Associated with solidarity and cooperation at the level of SSE organizations need to be matched by solidarity and redistribution through the state via social, fiscal, credit, investment, procurement, industrial, training and other policies at different levels of government. In recent years, several governments have adopted significant legal, policy and institutional reforms aimed at enabling SSE.

Much can be gained

From inter-governmental and multi-stakeholder learning and dialogue about such initiatives. Policy-makers can support the generation and dissemination of knowledge about SSE that maps and assesses experiences in different regions. An enabling policy environment must also reinforce the conditions for safeguarding the autonomy of SSE from states. This requires both respecting rights such as freedom of association and information, as well as channels and forums for effective participation of SSE actors in policy-making and implementation. Furthermore, policy-makers should reflect on current development priorities. These have tended to focus on enabling conventional enterprises, empowering individuals through entrepreneurship and targeting the poor.

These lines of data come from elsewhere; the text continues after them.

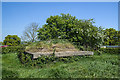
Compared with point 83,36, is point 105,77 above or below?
below

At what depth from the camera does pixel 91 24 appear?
10.8 metres

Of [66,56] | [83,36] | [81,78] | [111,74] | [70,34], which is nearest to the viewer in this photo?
[81,78]

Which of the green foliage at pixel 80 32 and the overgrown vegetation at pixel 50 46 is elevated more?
the green foliage at pixel 80 32

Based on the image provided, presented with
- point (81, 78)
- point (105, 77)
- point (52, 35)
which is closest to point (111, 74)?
point (105, 77)

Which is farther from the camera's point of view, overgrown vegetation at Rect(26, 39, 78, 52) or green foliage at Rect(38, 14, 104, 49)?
green foliage at Rect(38, 14, 104, 49)

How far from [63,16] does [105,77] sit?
1041cm

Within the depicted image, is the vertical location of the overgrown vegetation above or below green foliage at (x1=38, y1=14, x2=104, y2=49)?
below

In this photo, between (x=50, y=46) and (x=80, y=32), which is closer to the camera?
(x=50, y=46)

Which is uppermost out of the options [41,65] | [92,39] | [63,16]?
[63,16]

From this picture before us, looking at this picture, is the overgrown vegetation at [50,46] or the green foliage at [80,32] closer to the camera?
the overgrown vegetation at [50,46]

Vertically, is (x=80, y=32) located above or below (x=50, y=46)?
above

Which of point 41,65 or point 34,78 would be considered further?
point 41,65

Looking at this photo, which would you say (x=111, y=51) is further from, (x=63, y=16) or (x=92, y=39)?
(x=63, y=16)

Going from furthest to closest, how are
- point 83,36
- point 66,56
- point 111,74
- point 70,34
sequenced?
point 70,34 < point 83,36 < point 66,56 < point 111,74
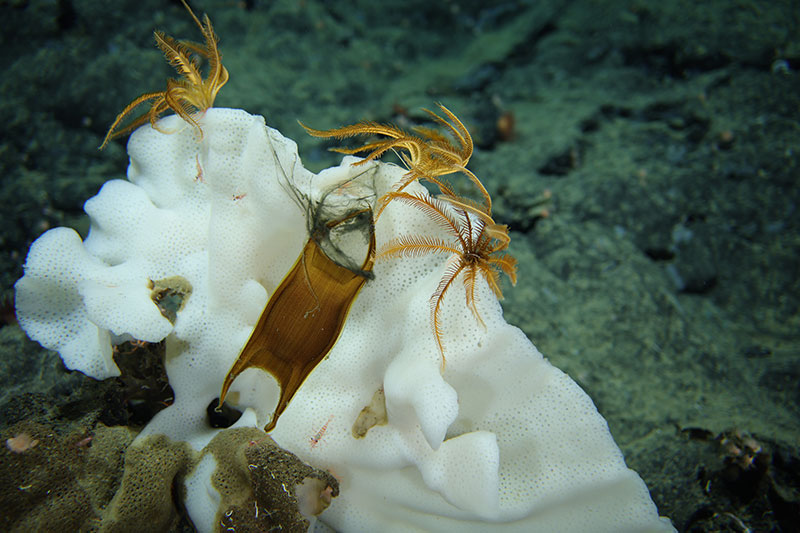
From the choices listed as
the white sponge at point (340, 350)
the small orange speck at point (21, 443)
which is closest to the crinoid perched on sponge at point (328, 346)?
the white sponge at point (340, 350)

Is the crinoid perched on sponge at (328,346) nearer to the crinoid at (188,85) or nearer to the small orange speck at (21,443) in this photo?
the crinoid at (188,85)

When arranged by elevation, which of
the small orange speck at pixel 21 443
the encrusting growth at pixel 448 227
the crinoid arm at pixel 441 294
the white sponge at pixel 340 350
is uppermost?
the encrusting growth at pixel 448 227

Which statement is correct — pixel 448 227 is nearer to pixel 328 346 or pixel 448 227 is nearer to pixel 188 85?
pixel 328 346

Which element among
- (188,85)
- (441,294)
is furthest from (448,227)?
(188,85)

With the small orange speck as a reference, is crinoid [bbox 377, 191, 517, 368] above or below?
above

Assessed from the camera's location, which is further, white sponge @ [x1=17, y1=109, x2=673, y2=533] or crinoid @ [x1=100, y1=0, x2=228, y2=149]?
crinoid @ [x1=100, y1=0, x2=228, y2=149]

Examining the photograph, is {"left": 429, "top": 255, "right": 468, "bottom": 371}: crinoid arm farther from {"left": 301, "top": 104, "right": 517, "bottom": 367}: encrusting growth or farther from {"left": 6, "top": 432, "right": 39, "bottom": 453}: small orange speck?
{"left": 6, "top": 432, "right": 39, "bottom": 453}: small orange speck

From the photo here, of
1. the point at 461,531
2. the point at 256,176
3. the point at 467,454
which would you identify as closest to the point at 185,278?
the point at 256,176

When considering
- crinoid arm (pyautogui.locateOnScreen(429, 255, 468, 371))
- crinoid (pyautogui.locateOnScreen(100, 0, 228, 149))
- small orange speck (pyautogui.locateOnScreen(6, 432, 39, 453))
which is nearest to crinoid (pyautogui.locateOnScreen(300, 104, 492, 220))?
crinoid arm (pyautogui.locateOnScreen(429, 255, 468, 371))
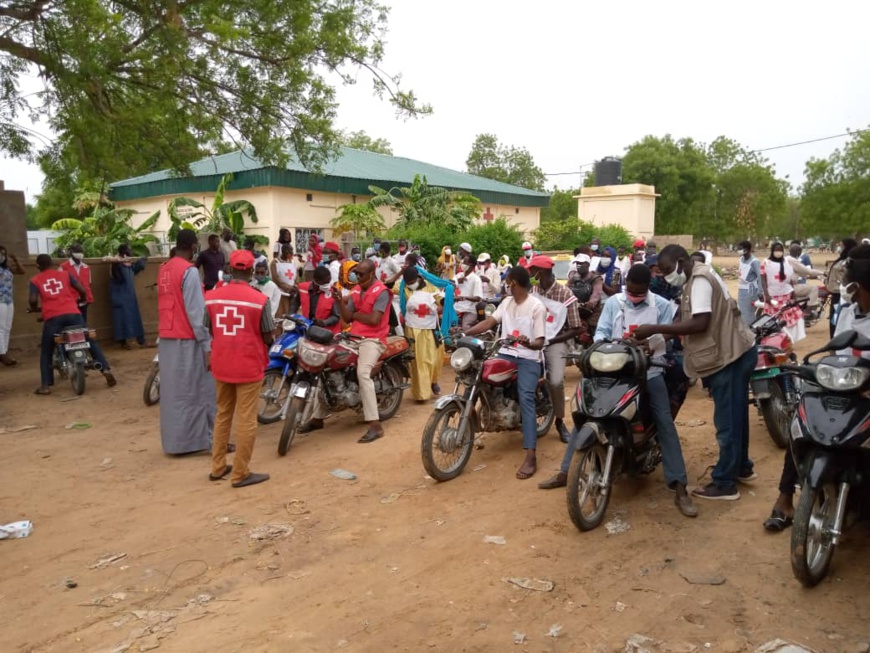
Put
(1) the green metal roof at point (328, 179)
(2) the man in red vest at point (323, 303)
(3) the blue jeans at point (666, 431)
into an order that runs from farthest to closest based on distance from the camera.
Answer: (1) the green metal roof at point (328, 179) < (2) the man in red vest at point (323, 303) < (3) the blue jeans at point (666, 431)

A focus on SSE suggests the need to also target or enable groups, communities and collectivities; as well as enterprises that give primacy to social objectives. In the context of the post-2015 development agenda and the 2014 International Year of Family Farming, members and observers of the UN Inter-Agency Task Force on SSE emphasize the need to: 

1. Recognize the role of SSE enterprises and organizations in sustainable development;

2. Promote knowledge of SSE and consolidate SSE networks; and

3. Establish an enabling institutional and policy environment for SSE.